— START EXCERPT TO READ —

In conclusion, examiner it is unclear what applicant is trying to claim with the “wherein the machine learning model receives input about the target device in parametric spatial audio capturing”, and examiner best guess is that the target device is capturing audio signal from mic array which represent spatial metadata, the audio signal get send to the machine learning model and the model will output spatial metadata, which will be like outputting sound directions/angles.
To further prosecution, examiner will reject the claims based on the interpretation above as best as possible.
Claim Rejections - 35 USC § 103
The following is a quotation of 35 U.S.C. 103 which forms the basis for all obviousness rejections set forth in this Office action:
A patent for a claimed invention may not be obtained, notwithstanding that the claimed invention is not identically disclosed as set forth in section 102, if the differences between the claimed invention and the prior art are such that the claimed invention as a whole would have been obvious before the effective filing date of the claimed invention to a person having ordinary skill in the art to which the claimed invention pertains. Patentability shall not be negated by the manner in which the invention was made.

— END EXCERPT TO READ —
— START ROWS —

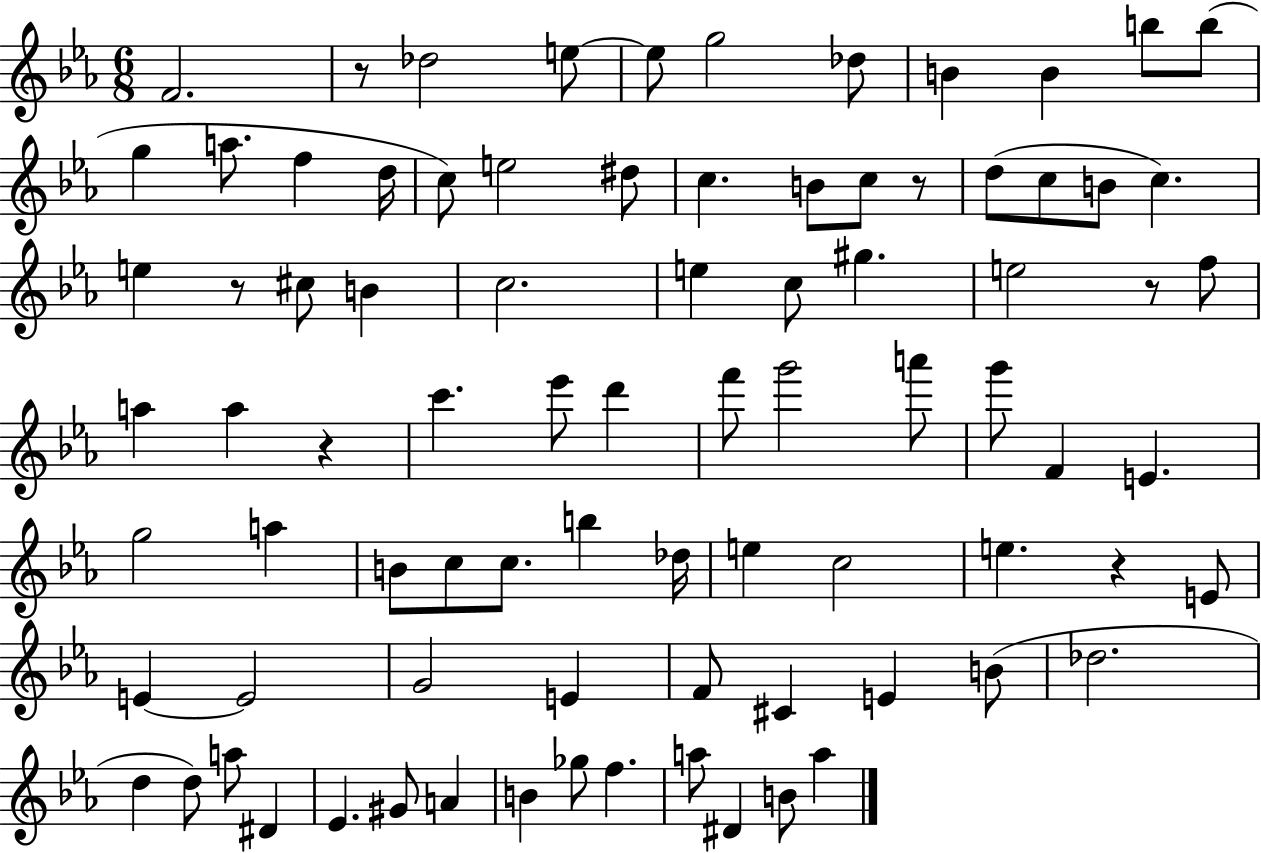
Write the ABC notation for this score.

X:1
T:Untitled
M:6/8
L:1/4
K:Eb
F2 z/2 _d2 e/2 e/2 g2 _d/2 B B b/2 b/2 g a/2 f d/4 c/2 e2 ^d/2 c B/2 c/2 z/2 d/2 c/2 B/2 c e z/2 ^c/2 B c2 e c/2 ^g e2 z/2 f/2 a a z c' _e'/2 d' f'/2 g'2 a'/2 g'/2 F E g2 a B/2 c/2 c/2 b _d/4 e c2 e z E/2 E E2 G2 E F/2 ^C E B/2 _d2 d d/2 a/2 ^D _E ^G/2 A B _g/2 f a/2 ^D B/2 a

— END ROWS —

DIRECTIVES =>
(1) In the office action excerpt, the quotation of which statute forms the basis for all obviousness rejections?
(2) Please rewrite the stretch of the office action excerpt from "In conclusion, examiner" through "outputting sound directions/angles.", replacing "machine learning model" with "neural network".
(3) Translate this sentence from the office action excerpt into Spanish: "Patentability shall not be negated by the manner in which the invention was made."
These records come from a separate source.

EXERCISE ANSWERS =>
(1) 35 U.S.C. 103

(2)
In conclusion, examiner it is unclear what applicant is trying to claim with the “wherein the neural network receives input about the target device in parametric spatial audio capturing”, and examiner best guess is that the target device is capturing audio signal from mic array which represent spatial metadata, the audio signal get send to the neural network and the model will output spatial metadata, which will be like outputting sound directions/angles.

(3) La patentabilidad no se verá negada por la manera en que se realizó la invención.